Data shown
__________
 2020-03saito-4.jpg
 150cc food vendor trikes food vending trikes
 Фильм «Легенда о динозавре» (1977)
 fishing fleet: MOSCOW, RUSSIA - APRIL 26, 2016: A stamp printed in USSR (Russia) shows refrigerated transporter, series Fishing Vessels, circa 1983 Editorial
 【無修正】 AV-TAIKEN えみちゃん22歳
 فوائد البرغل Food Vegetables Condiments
__________
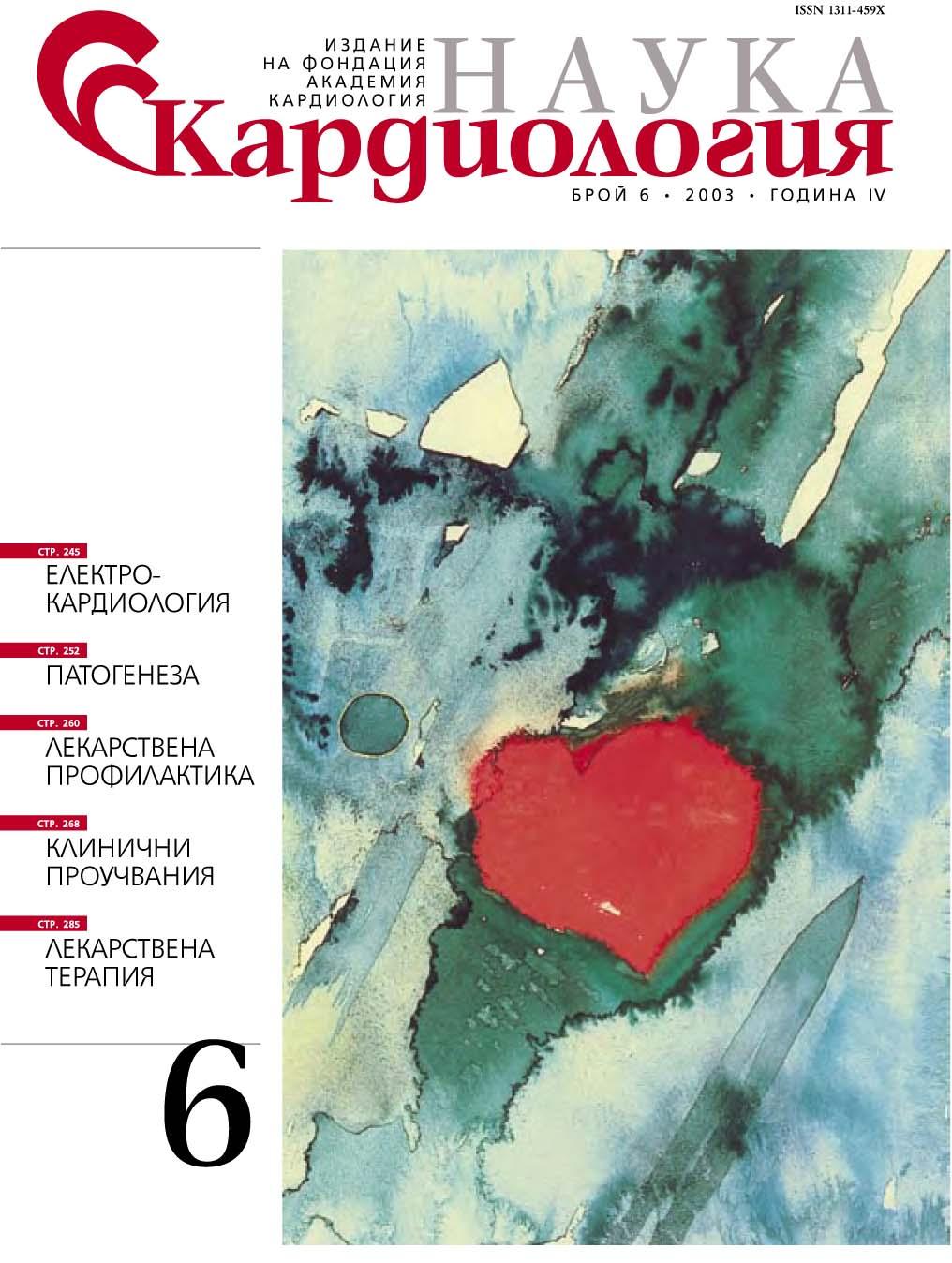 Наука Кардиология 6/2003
__________
Exercise goal
Give back, exactly as written, the stretch from the line with "fishing fleet: MOSCOW, RUSSIA" through the line with "فوائد البرغل Food Vegetables Condiments", and no other lines from the records above.

Answer to the exercise
 fishing fleet: MOSCOW, RUSSIA - APRIL 26, 2016: A stamp printed in USSR (Russia) shows refrigerated transporter, series Fishing Vessels, circa 1983 Editorial
 【無修正】 AV-TAIKEN えみちゃん22歳
 فوائد البرغل Food Vegetables Condiments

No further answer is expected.